Looking at the child's eyes, heavy with exhaustion and painted in anguish, the general shakes his head. There's no corpse to bury, no remains to show respect to. Everything has been swallowed, everything has been consumed and turned into ground fuel.
The child froze, his little hands lingered on Xiēzi's arm. Soon, grief took the shape of tears.
Truly, no sane person can leave behind a child weeping for his own blood.
With danger's still close, the child ends up with them.
The child's legs gave out as soon as he took the first step, Xiēzi's arms are steady, one supporting his wounded legs and the other holding the back of his head. Huaiyan walks beside him, guiding the path back into their ship. His small, trembling frame is huddled on Xiēzi's arms, wetting his neck with tears, his hair itching on his chin.
The general gives Xiēzi a glance, and then looks at the child. Worry is etched on his eyes, specially towards that sprained leg, the ankle twisted.
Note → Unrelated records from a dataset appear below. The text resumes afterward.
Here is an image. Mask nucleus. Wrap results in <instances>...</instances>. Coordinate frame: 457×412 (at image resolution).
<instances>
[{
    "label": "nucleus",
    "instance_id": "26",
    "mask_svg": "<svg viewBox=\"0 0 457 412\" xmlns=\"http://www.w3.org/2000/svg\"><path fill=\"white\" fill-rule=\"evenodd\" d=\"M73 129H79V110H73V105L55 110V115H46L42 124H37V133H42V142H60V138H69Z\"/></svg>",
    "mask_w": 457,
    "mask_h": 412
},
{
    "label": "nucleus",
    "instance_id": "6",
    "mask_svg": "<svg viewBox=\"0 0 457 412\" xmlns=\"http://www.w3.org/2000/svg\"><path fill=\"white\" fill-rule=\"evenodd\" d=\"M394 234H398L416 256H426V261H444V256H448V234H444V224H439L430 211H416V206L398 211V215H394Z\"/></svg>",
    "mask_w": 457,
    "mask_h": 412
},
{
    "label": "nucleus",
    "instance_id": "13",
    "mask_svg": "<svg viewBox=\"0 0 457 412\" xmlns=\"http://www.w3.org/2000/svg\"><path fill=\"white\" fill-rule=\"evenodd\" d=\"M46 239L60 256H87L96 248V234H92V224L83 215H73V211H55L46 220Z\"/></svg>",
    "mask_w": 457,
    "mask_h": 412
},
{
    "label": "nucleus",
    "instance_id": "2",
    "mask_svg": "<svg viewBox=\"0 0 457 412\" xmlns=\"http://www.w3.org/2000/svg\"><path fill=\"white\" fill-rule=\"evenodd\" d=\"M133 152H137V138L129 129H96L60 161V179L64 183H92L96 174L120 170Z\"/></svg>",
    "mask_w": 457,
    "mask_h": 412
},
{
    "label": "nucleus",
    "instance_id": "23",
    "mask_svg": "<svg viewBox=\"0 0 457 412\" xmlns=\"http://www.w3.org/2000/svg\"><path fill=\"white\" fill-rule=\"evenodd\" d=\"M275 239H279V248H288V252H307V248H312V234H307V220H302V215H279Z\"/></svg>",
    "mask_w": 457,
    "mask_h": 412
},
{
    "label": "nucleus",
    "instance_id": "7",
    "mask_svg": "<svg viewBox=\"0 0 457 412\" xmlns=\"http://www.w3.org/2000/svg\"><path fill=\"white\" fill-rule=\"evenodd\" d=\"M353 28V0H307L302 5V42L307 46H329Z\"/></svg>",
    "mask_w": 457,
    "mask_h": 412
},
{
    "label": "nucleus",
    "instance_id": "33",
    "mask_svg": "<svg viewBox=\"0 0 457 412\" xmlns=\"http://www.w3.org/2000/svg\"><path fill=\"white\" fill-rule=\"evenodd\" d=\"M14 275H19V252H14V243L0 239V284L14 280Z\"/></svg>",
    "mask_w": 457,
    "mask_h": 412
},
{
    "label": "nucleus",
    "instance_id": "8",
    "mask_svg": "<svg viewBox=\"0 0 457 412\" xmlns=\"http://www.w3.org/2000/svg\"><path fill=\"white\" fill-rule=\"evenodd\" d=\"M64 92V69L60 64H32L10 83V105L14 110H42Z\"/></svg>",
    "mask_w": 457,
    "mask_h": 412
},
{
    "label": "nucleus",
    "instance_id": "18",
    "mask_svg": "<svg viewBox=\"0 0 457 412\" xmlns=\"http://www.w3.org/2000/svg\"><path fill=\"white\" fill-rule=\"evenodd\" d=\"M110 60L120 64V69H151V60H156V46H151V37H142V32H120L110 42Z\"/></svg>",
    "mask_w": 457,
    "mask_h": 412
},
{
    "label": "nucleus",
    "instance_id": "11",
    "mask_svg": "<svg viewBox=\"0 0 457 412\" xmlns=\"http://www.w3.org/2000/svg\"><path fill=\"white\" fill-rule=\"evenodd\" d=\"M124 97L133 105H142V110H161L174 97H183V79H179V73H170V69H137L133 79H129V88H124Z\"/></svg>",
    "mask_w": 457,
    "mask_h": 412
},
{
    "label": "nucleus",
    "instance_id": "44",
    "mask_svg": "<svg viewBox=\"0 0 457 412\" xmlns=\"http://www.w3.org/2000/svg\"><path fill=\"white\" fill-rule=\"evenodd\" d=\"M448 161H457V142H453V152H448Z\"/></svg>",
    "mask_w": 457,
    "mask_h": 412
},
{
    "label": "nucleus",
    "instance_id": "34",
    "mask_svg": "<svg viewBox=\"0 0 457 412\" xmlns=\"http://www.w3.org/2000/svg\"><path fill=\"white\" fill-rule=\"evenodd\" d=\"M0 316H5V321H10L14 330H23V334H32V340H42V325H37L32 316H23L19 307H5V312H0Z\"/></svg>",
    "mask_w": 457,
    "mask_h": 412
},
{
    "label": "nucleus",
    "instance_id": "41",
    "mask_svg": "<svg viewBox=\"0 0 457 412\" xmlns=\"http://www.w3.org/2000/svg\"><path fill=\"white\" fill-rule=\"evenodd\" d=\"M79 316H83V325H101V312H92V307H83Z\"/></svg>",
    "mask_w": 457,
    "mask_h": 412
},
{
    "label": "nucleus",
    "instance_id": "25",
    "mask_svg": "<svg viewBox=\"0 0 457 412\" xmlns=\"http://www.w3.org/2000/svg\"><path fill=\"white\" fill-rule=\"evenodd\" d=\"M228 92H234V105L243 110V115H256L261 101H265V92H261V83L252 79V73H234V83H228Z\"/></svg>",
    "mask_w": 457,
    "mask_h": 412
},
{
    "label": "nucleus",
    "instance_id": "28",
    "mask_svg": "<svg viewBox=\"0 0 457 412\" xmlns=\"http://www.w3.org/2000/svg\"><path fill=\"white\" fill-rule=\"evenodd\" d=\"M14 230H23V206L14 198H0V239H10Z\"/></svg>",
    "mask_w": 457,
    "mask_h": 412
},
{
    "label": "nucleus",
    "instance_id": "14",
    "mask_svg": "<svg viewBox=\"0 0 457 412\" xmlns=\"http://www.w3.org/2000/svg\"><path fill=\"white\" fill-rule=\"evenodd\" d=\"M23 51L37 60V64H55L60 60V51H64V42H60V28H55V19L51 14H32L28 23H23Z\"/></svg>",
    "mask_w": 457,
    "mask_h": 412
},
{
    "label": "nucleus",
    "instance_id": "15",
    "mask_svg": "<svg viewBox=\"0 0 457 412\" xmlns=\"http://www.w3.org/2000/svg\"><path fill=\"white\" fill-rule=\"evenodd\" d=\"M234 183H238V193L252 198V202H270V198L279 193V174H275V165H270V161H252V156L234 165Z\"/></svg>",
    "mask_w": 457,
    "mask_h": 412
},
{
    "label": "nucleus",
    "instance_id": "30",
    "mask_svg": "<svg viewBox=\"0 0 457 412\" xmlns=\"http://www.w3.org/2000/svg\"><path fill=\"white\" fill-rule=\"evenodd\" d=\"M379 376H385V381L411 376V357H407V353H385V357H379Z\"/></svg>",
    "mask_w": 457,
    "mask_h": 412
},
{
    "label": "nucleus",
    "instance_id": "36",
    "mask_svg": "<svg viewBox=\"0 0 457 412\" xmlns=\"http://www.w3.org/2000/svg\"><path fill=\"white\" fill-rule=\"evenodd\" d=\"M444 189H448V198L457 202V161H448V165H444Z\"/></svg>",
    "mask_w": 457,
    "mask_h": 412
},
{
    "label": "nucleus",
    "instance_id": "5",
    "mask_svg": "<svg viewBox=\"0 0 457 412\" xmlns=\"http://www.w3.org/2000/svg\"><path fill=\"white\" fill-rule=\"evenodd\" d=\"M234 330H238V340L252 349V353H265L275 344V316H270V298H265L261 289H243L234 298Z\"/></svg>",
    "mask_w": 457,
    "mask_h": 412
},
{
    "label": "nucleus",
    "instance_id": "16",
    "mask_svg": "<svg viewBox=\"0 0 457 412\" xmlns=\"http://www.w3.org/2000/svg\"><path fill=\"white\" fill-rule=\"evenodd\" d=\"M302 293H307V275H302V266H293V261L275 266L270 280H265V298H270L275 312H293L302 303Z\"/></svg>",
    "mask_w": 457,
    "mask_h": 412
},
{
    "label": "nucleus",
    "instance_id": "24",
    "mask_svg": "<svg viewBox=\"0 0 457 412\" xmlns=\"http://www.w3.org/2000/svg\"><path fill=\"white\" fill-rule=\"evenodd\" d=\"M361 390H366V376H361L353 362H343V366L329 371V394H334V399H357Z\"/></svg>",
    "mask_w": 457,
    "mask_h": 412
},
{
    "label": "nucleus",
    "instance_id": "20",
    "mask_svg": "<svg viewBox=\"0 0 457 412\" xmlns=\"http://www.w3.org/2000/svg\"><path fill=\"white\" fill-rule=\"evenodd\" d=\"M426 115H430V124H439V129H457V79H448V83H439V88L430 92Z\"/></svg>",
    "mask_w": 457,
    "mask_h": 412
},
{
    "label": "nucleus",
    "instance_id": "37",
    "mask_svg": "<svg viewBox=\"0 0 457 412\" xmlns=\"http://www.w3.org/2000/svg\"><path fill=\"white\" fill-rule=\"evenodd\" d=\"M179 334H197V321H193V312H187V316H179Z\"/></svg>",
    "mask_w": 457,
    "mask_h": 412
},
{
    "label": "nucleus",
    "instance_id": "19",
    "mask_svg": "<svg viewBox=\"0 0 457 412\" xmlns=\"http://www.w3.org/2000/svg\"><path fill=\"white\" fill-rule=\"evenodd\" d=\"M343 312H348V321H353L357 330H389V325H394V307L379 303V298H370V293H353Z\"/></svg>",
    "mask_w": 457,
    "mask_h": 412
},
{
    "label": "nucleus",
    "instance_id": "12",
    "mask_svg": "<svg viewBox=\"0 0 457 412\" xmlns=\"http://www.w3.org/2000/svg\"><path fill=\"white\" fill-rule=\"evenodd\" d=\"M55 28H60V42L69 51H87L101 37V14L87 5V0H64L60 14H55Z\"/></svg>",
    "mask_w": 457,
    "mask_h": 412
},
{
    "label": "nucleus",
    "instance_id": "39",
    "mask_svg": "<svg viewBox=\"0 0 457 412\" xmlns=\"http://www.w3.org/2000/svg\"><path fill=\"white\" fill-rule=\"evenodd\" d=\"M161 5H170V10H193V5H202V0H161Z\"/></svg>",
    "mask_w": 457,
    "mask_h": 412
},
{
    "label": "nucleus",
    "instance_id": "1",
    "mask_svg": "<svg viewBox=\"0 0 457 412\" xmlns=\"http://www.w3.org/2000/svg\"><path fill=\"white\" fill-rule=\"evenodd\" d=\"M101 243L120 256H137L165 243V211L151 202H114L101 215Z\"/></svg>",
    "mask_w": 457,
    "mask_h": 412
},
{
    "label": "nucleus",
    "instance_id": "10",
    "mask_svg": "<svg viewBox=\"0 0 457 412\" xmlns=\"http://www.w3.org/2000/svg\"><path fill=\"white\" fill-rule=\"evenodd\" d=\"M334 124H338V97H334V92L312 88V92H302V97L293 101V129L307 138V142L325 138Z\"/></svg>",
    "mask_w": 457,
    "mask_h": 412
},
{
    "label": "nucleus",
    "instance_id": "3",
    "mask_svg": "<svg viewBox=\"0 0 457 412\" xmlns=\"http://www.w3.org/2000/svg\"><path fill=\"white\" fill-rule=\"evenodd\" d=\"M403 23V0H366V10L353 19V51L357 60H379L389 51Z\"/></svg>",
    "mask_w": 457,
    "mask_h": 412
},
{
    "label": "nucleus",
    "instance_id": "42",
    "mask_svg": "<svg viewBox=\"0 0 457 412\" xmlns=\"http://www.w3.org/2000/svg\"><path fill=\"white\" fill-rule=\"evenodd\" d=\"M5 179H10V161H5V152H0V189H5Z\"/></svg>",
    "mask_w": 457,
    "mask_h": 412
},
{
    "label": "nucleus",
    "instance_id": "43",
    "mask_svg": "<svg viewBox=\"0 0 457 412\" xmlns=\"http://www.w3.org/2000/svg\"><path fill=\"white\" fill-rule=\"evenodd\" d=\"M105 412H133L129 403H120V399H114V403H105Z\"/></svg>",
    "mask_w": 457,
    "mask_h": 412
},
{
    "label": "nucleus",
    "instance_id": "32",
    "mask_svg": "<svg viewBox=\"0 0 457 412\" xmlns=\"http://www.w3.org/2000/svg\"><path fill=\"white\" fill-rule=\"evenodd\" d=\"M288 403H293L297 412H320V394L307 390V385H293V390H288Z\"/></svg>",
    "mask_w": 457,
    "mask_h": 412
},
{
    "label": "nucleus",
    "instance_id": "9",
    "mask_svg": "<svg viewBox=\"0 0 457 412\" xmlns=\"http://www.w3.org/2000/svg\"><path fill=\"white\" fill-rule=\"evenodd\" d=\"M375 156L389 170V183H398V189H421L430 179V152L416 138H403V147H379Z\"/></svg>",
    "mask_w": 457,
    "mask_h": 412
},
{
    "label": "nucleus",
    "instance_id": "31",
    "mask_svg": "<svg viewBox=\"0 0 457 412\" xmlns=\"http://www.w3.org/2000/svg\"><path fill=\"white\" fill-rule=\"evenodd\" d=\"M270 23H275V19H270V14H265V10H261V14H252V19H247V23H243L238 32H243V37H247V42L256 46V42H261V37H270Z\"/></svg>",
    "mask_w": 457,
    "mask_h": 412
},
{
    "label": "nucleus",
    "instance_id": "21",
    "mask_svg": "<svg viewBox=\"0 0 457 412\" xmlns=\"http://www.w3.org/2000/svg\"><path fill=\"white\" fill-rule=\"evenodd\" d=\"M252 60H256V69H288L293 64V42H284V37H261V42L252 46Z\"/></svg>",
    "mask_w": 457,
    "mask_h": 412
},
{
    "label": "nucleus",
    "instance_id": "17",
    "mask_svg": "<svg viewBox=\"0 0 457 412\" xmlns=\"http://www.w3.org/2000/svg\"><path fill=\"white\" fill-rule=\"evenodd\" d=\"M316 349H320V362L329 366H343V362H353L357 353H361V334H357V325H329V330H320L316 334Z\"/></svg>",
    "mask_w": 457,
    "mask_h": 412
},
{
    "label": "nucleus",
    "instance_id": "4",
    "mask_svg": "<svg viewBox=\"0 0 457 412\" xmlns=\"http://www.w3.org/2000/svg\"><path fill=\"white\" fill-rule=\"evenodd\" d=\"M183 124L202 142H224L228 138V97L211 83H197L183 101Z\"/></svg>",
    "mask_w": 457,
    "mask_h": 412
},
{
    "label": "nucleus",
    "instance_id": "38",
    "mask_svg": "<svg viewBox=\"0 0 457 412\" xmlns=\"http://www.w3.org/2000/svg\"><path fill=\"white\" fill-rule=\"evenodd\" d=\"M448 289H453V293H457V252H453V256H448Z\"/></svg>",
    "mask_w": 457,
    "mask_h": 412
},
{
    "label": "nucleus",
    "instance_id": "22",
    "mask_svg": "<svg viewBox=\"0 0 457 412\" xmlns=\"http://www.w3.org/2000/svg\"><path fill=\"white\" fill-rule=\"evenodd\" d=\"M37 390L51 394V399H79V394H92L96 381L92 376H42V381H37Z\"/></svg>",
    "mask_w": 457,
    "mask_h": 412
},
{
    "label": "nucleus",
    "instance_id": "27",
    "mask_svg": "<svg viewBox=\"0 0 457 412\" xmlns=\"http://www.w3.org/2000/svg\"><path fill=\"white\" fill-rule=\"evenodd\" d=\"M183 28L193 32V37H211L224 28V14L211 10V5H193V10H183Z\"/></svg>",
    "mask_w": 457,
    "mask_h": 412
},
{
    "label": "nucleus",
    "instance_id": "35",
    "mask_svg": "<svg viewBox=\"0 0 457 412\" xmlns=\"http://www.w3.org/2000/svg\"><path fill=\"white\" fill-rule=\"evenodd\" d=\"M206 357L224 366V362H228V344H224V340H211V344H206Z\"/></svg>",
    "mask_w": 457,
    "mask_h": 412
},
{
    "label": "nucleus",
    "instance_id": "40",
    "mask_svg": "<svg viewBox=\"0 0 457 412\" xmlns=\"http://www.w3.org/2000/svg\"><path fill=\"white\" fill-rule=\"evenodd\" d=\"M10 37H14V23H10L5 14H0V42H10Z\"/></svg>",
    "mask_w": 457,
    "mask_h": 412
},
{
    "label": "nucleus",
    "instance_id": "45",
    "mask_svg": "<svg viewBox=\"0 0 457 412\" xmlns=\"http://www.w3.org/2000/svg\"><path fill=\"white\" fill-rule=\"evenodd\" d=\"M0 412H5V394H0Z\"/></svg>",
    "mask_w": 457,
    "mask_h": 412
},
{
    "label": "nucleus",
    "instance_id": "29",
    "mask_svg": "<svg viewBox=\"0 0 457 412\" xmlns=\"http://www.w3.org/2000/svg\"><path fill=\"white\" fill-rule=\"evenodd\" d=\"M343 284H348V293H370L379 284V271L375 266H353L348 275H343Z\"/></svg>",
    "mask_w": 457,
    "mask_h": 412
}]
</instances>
His left arm is also broken, the pain must've become numb by now, for how well the kid had managed until posed with the idea of walking. Xiēzi looks at the kid, running fingertips across his scalp, trying to remove as gently as he could the dried blood. Huaiyan winces, obviously, under the noise, crunchy and dry.
The boy flinches, his scalp probably hurts terribly.
But what can he say to the child? It's a miracle he hasn't suffered a shock right there, that his wounds aren't severely infected or mortal, that he is alive.
Huaiyan does not know which is worse, but at least Xiēzi seems to think the same: this boy had to be loved deeply, or truly damned.